Add this line to your application's Gemfile:

gem 'backport'

And then execute:

$ bundle

Or install it yourself as:

$ gem install backport

Usage

Backport is used by registering checks and creating notices (which are only displayed if a certain check returns true). A check can be either static (when its result is defined when the check is defined) or dynamic (when its result is computed every time a notice is defined).

The following examples illustrates both types of checks:

# This is a dynamic check: it accepts an argument and determines
# whether the Rails' version is greater than or equal to the argument. 
Backport.register_check(:rails_version_gte) do |version|
  Rails.gem_version > Gem::Version.new(version)
end

# You can also define dynamic checks by passing a proc as the
# second argument to register_check.
Backport.register_check(
  :rails_version_gte, 
  -> (version) { Rails.gem_version > Gem::Version.new(version) }
)

# This is a static check: its value is defined when the check is defined.
Backport.register_check(:rails5, Rails.gem_version >= Gem::Version.new('5.0.0')) 

And this is how you use both types of checks:

def my_method
  Backport.notify('This method is not needed in Rails 5', :rails5)

  # ...
end

def my_other_method
  Backport.notify('This method is not needed since Rails 5.1', :rails_version_gte, '5.1.0')

  # ...
end

You can also use #notify! instead of #notify if you want to raise an exception rather than using ActiveSupport's default deprecation behavior.

RSpec integration

Backport also allows you to deprecate RSpec blocks, which is very useful when you backport both a piece of code and its tests.

To enable the RSpec integration, add the following to your spec_helper.rb (after requiring RSpec):

require 'backport/rspec'

Now, you can do this:

RSpec.describe BackportedClass, backport: [
  'This test is not needed as of 2.0', 
  :backported_library_gte, 
  '2.0'
] do
  it 'some test here' do
    # ...
  end
end

If the backported_library_gte check with 2.0 as its argument returns true, an ActiveSupport::DeprecationException will be raised and the test will fail.

Note that the backport tag accepts the same exact arguments as the #notify method.

Development

After checking out the repo, run bin/setup to install dependencies.

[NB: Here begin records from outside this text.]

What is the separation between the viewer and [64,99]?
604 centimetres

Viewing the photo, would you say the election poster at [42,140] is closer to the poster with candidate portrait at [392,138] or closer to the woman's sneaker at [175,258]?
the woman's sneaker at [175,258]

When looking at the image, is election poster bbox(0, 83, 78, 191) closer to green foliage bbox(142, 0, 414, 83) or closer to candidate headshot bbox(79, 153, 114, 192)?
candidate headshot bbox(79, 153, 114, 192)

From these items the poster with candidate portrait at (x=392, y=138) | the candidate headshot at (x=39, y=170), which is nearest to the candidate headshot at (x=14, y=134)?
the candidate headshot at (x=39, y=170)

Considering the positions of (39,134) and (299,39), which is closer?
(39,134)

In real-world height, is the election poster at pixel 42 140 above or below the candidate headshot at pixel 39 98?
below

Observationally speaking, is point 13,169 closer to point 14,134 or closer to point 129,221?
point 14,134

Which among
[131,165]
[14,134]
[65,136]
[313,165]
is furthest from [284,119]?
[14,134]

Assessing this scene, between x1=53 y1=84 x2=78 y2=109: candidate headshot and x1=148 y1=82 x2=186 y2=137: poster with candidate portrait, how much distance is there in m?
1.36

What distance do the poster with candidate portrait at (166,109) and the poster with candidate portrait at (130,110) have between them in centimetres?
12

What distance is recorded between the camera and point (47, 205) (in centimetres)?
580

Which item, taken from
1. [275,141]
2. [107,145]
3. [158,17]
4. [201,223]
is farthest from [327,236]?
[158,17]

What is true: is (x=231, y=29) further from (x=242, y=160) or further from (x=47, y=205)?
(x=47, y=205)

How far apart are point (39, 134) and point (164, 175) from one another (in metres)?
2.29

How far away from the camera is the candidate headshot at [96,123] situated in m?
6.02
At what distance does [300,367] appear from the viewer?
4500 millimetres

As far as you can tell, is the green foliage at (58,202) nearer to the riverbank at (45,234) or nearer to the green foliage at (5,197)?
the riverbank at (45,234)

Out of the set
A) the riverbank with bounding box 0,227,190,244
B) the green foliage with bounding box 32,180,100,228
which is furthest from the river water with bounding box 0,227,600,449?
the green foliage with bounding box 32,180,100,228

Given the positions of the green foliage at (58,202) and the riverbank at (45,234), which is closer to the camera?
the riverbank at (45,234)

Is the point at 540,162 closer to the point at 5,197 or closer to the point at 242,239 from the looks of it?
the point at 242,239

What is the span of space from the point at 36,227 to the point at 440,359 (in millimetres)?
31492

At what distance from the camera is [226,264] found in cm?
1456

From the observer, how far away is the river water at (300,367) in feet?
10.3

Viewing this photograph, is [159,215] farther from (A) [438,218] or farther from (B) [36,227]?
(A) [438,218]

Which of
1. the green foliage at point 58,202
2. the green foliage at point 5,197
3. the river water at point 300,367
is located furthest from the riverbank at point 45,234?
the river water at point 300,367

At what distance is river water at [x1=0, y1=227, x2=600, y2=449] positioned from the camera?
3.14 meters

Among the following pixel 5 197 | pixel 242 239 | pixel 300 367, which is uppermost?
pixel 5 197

Then, run rake spec to run the tests. You can also run bin/console for an interactive prompt that will allow you to experiment.

To install this gem onto your local machine, run bundle exec rake install. To release a new version, update the version number in version.rb, and then run bundle exec rake release, which will create a git tag for the version, push git commits and tags, and push the .gem file to rubygems.org.

Contributing

Bug reports and pull requests are welcome on GitHub at https://github.com/nebulab/backport. This project is intended to be a safe, welcoming space for collaboration, and contributors are expected to adhere to the Contributor Covenant code of conduct.

License

The gem is available as open source under the terms of the MIT License.

Code of Conduct

Everyone interacting in the Backport project’s codebases, issue trackers, chat rooms and mailing lists is expected to follow the code of conduct.